In fact, the temperature was already starting to drop.
And it wasn’t from the already cold atmosphere.
He placed the notebook in her hands before she froze the roof over their heads.
┕ HumanEnjoyer: Ice Dragons don’t exist. You got tricked by a children’s book.
┕ OP (Seris): They DO exist.
┕ HumanEnjoyer: Sure grandpa, let’s get you back to bed.
┕ OP (Seris): ?????
┕ BogWalker: what’s an Ice Dragon? is that the one that melts in sunlight???
┕ OP (Seris): They do not melt.
┕ ElonMask: Weren’t the Ice Dragons wiped out because they were weak?
┕ OP (Seris): They were betrayed!
┕ WyvernSympathizer: Translation: weak.
┕ TotallyNotADragonoid: Is OP perhaps a real Ice Dragon?

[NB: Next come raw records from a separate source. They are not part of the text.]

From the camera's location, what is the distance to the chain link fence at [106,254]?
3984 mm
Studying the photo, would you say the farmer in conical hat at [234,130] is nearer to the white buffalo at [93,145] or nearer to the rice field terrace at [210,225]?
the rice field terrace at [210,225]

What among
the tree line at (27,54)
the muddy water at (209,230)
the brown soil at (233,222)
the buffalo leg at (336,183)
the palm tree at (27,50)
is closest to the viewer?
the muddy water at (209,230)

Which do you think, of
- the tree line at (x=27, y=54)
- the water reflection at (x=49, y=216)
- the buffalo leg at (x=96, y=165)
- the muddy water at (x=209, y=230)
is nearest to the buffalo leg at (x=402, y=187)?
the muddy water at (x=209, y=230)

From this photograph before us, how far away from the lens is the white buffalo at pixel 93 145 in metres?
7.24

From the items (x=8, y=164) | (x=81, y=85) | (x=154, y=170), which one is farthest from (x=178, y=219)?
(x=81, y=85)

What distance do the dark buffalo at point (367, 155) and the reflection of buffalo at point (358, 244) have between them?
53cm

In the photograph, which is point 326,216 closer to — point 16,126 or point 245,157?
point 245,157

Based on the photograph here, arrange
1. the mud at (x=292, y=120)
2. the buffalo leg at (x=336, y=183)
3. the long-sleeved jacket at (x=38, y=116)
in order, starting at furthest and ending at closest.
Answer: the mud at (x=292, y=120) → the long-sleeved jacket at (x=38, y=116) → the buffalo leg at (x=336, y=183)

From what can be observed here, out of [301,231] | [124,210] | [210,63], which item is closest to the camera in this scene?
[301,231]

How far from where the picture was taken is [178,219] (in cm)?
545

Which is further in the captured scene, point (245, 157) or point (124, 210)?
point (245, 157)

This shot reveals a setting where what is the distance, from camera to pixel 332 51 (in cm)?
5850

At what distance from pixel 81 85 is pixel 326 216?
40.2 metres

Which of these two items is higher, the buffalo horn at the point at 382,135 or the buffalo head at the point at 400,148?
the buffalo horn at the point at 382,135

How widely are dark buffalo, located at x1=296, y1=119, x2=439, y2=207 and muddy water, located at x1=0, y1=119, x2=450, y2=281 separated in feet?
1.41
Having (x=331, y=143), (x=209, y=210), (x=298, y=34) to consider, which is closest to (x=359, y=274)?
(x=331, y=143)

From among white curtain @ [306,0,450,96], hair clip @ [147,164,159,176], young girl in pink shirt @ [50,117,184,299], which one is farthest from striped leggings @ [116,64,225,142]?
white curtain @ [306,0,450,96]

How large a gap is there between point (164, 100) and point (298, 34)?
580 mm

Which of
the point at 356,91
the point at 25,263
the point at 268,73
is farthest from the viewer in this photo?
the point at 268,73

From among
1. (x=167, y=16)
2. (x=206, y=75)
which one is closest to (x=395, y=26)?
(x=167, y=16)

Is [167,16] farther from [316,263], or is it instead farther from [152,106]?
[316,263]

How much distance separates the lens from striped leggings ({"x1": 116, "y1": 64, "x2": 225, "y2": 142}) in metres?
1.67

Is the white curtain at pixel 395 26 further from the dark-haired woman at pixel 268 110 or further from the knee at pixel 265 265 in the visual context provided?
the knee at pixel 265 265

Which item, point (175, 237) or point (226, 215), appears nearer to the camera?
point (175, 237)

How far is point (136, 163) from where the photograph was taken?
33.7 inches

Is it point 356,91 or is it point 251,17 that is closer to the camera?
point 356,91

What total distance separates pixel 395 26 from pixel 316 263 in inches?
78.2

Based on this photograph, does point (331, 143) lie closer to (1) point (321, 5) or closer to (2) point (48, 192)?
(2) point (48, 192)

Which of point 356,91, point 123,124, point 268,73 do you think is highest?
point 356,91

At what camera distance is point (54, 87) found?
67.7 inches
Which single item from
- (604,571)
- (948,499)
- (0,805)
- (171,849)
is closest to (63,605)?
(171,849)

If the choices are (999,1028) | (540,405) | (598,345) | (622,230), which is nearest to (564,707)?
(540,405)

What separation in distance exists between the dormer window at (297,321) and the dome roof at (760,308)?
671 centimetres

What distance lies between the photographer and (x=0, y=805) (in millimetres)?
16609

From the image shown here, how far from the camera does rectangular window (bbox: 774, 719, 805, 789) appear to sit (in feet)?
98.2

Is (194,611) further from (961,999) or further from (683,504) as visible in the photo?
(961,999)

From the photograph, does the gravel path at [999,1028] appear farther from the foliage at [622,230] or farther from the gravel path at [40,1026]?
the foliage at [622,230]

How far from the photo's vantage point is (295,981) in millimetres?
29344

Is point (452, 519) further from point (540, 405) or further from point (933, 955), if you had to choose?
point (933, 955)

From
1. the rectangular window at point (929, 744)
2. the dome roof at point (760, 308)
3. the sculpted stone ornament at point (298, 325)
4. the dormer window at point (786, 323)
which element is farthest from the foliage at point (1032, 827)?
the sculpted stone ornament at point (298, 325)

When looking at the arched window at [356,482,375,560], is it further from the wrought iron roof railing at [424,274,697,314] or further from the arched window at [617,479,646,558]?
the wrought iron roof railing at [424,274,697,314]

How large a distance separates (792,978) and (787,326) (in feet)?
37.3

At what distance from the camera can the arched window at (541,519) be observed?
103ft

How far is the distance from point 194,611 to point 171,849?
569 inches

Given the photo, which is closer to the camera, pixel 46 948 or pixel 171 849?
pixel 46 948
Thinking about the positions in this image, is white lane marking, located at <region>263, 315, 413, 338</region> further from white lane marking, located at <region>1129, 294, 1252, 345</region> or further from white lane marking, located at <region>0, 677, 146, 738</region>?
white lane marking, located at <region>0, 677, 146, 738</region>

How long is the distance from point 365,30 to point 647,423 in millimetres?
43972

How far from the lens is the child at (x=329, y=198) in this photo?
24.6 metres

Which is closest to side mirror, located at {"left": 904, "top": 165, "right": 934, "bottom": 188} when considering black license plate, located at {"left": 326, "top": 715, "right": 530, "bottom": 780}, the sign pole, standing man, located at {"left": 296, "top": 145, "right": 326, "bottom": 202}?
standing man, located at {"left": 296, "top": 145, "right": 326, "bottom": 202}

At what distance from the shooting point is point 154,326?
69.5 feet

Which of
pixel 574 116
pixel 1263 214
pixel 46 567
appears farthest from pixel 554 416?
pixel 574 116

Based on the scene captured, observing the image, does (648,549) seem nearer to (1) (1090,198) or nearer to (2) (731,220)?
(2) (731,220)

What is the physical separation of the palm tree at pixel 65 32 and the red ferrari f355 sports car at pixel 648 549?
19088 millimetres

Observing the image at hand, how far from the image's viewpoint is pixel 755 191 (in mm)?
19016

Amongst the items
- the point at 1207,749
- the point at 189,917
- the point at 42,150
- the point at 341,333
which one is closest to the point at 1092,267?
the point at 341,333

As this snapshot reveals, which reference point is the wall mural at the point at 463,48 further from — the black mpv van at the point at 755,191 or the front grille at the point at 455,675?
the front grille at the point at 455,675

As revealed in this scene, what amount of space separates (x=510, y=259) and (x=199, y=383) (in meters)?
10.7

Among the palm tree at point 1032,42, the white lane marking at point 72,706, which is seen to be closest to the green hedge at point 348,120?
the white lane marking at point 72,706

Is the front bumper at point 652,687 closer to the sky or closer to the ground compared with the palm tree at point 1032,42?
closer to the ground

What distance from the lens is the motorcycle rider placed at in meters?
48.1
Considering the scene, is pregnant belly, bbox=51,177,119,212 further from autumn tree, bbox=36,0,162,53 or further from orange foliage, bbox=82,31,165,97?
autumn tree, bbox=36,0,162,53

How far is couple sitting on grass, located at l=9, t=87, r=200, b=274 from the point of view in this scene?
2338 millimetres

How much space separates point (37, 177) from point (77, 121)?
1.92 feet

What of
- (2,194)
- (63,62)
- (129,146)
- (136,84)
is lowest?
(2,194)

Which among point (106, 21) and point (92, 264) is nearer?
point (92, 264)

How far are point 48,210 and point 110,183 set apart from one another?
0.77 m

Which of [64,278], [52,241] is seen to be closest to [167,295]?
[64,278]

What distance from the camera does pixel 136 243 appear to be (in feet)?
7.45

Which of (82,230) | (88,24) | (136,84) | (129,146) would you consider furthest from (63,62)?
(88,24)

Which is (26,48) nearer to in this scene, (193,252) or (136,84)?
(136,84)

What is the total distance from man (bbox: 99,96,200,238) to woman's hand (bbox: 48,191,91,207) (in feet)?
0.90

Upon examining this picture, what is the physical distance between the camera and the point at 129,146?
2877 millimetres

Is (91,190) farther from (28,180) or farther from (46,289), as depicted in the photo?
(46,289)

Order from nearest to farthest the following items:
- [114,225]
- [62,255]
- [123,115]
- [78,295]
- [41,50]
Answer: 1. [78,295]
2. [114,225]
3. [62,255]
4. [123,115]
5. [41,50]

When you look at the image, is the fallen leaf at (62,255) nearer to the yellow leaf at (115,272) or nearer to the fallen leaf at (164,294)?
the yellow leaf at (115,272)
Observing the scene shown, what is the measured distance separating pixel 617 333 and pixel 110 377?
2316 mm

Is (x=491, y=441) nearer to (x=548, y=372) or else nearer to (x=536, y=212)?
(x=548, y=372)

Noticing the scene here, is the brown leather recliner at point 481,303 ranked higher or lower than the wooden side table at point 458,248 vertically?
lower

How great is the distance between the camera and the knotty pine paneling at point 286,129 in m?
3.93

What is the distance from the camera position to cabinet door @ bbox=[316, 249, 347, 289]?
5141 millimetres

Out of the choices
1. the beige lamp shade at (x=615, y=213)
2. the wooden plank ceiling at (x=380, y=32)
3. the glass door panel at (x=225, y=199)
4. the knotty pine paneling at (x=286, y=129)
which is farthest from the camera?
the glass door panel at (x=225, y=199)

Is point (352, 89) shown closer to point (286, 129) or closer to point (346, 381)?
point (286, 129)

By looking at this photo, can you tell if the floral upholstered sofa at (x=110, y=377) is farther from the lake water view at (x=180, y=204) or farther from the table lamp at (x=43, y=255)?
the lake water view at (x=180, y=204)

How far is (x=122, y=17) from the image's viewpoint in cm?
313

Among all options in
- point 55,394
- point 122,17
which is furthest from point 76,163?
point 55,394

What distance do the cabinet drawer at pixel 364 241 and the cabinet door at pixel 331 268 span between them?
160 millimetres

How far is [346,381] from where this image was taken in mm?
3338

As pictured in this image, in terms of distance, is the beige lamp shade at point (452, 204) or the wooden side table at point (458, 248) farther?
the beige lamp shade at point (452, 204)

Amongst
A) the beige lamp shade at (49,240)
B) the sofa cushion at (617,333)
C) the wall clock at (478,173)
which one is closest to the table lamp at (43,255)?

┕ OP (Seris): Just a scholar studying the subject.
┕ FossilFinder: OP is 100% an Ice Dragon.
[Fight me now. Come to the—]
Vergil’s hand moved before Seris could write another word.
“No.”
“But they—”
“No.”
Seris glared at him.
“They mock my kind. My father would have frozen them where they stood.”
“And that is exactly why you are not allowed to reply anymore.”
Seris huffed and turned her face away.
“Cowards. Every last one of them. If they wish to die, they only need to ask.”
“More importantly, stop revealing information. Dragons lurk in that community, too. If the wrong people see your thread, they’ll start putting things together.”
Seris clicked her tongue, but the warning wasn’t for naught.
The moment she wrote about Ice Dragons, every dragon clan with half a functioning brain was probably scrambling to gather intel.
Even if the notebook granted complete anonymity, it meant nothing if Seris herself accidentally disclosed something a bit too specific.
“It’s safe as long as you don’t reveal anything. But knowing you, you’d start listing your entire family tree out of spite.”
She looked away again, clearly offended.
“I would never.”
“You absolutely would.”
Still, he couldn’t deny that it served as entertainment.
Watching the pride of dragons being poked for free was amusing in its own way.
And undoubtedly, somewhere in the Dragon Empire, a room full of Dragonoid officials was probably losing their minds trying to track down the so-called “Ice Dragon OP.”
“Are you alright now?”
“Give me the notebook, Vergil.”
“No.”
“Give. It.”
At least she looked like herself again.